Isso não é o mesmo que questionar os governos e analisar todas as provas disponíveis.
Dan Wilson, biólogo molecular com um canal educacional no YouTube que tenta desbancar esse negacionismo, diz que essas crenças não científicas se enquadram em uma ideia mais ampla de “bem-estar”.
É a busca de uma sensação geral de bem-estar físico e psicológico, por meio de dieta, exercícios e outras práticas de saúde. Muitas vezes envolve a rejeição de medicamentos farmacêuticos, que são vistos como “não naturais”. Esse tema gera milhões de publicações nas redes sociais.
Wilson diz que o bem-estar favorece explicações sobre doenças que dão aos indivíduos uma sensação de controle. Basta mudar o que você consome, afirma o movimento, e você poderá não apenas evitar todas as doenças, mas também viver a melhor vida possível.
“Não é necessário chegar até a negação da teoria dos germes.

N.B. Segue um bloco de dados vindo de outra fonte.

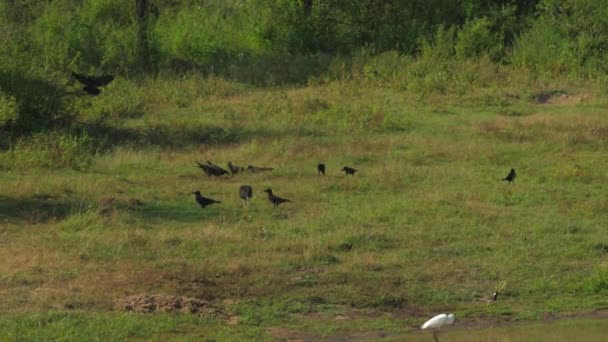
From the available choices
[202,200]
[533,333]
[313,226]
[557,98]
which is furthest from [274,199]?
[557,98]

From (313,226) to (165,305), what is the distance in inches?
129

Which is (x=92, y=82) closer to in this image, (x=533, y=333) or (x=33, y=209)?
(x=33, y=209)

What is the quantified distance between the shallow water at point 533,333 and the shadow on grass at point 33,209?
5047 millimetres

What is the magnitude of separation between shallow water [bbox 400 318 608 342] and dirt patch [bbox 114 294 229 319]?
151cm

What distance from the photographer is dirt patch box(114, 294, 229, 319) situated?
31.8ft

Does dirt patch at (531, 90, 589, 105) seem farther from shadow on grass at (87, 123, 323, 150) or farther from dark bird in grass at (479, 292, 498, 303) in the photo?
dark bird in grass at (479, 292, 498, 303)

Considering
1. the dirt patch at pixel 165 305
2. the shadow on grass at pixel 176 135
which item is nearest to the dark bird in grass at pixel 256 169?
the shadow on grass at pixel 176 135

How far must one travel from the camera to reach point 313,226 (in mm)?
12742

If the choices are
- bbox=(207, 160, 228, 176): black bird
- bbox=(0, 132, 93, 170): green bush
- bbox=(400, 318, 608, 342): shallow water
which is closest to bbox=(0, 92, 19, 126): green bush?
bbox=(0, 132, 93, 170): green bush

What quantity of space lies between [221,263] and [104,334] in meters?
2.33

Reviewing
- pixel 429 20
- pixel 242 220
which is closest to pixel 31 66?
pixel 242 220

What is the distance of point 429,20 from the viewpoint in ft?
90.2

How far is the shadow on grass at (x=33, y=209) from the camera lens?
1295cm

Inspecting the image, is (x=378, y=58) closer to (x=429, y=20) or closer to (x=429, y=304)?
(x=429, y=20)
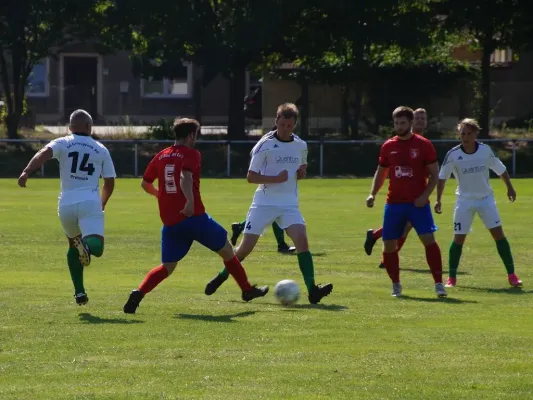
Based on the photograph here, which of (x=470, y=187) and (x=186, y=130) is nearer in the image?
(x=186, y=130)

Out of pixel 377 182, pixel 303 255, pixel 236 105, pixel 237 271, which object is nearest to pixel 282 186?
pixel 303 255

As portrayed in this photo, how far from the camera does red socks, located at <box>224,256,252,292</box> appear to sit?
38.8 feet

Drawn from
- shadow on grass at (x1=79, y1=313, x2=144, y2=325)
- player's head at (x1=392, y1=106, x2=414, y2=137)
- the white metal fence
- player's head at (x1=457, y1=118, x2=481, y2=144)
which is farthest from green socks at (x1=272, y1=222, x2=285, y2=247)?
the white metal fence

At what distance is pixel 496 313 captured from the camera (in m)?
11.4

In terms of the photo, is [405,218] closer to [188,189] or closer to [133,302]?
[188,189]

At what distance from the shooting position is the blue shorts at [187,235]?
37.0 ft

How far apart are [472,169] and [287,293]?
10.1ft

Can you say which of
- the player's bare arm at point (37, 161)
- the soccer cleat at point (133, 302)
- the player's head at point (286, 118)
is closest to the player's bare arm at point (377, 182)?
the player's head at point (286, 118)

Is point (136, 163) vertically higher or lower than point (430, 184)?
lower

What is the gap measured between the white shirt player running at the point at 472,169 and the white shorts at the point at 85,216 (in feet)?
13.6

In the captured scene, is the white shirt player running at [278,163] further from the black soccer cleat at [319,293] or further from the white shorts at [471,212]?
the white shorts at [471,212]

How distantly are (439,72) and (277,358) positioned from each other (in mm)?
39327

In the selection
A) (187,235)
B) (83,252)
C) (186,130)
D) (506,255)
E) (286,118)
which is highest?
(286,118)

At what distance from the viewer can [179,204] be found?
11.2 metres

Mas apenas a ideia de que você pode tomar suplementos de uma determinada maneira ou viver um determinado estilo de vida e não ter que se preocupar com doenças”, diz Wilson.
É claro que nem todas as doenças são causadas por germes – elas podem ser causadas pela genética, pelo estilo de vida e pelo ambiente.
Mas Veronica acredita, sem qualquer evidência específica, que todas as doenças são causadas por algo tóxico que entra em nossos corpos – poluição, ou talvez frequências eletromagnéticas.
E ela diz aos seus clientes: “Sua saúde está em suas mãos, não nas mãos do seu médico”.
É aqui que a negação de germes pode ter consequências reais.
O maior grupo do Facebook dedicado à crença de que os germes não causam doenças está repleto de conselhos e instruções sobre como evitar médicos, medicamentos e vacinas.
Cresceu de 150 membros em 2019 para mais de 30 mil hoje.
“A negação da teoria dos germes e as multidões antivacina definitivamente têm muitas sobreposições. Eu diria que o círculo negacionista da teoria dos germes existe dentro do círculo antivacinas”, diz Wilson.
Ele observou como isso passou de algo que via uma de vez em quando para algo que está se tornando cada vez mais uma característica dos argumentos antivacinas.
“Eu os chamo de defensores da Terra plana da biologia porque, assim como os defensores da Terra plana, podemos mostrar imagens da Terra redonda e as pessoas ainda negarão isso”, comenta Wilson.
“Podemos pegar o vírus e infectar um animal com ele, deixá-lo doente. Também podemos encontrar a mesma sequência genética em humanos e rastreá-la através de uma população à medida que ela é transferida de pessoa para pessoa e observar uma onda de doença passar por essa população. “
Vírus e outros germes podem ser vistos ao microscópio, acrescenta.
“Mas, apesar dessa riqueza de provas, diferentes formas de teoria da negação de germes estão ganhando força. Por exemplo, defendem a ideia de que o HIV não causa AIDS. Estou preocupado de que isso se torne mais uma teoria da conspiração dominante.”
No início dos anos 2000, na África do Sul, país natal de Veronica, o então presidente Thabo Mbeki se recusou a aceitar que a AIDS fosse causada pelo vírus HIV. Ele também estava relutante em fornecer medicamentos antirretrovirais que salvam vidas e que impedem a replicação do vírus no corpo.
Estima-se que essa postura tenha causado mais de 300 mil mortes evitáveis, de acordo com um estudo da Universidade de Harvard.
As pessoas que trabalham na prevenção e tratamento do HIV na África do Sul dizem que a situação atual é irreconhecível quando comparado há 20 anos e apontam que a negação da AIDS não é um grande problema que enfrentam atualmente.
Mas apenas os questionamentos silenciosos sobre o tema na internet já são suficientes para preocupar estudiosos que pesquisam sobre o HIV, como Roberto Pereira, que trabalha na prevenção contra o HIV na África do Sul.
“Não acho que seja certo (levantar esses questionamentos), principalmente quando é algo que causou tanta dor nesse país. Isso realmente me deixa incomodado”, afirma Pereira.
“Você não quer ver a história se repetindo, mas parece que a história se repete com bastante frequência.”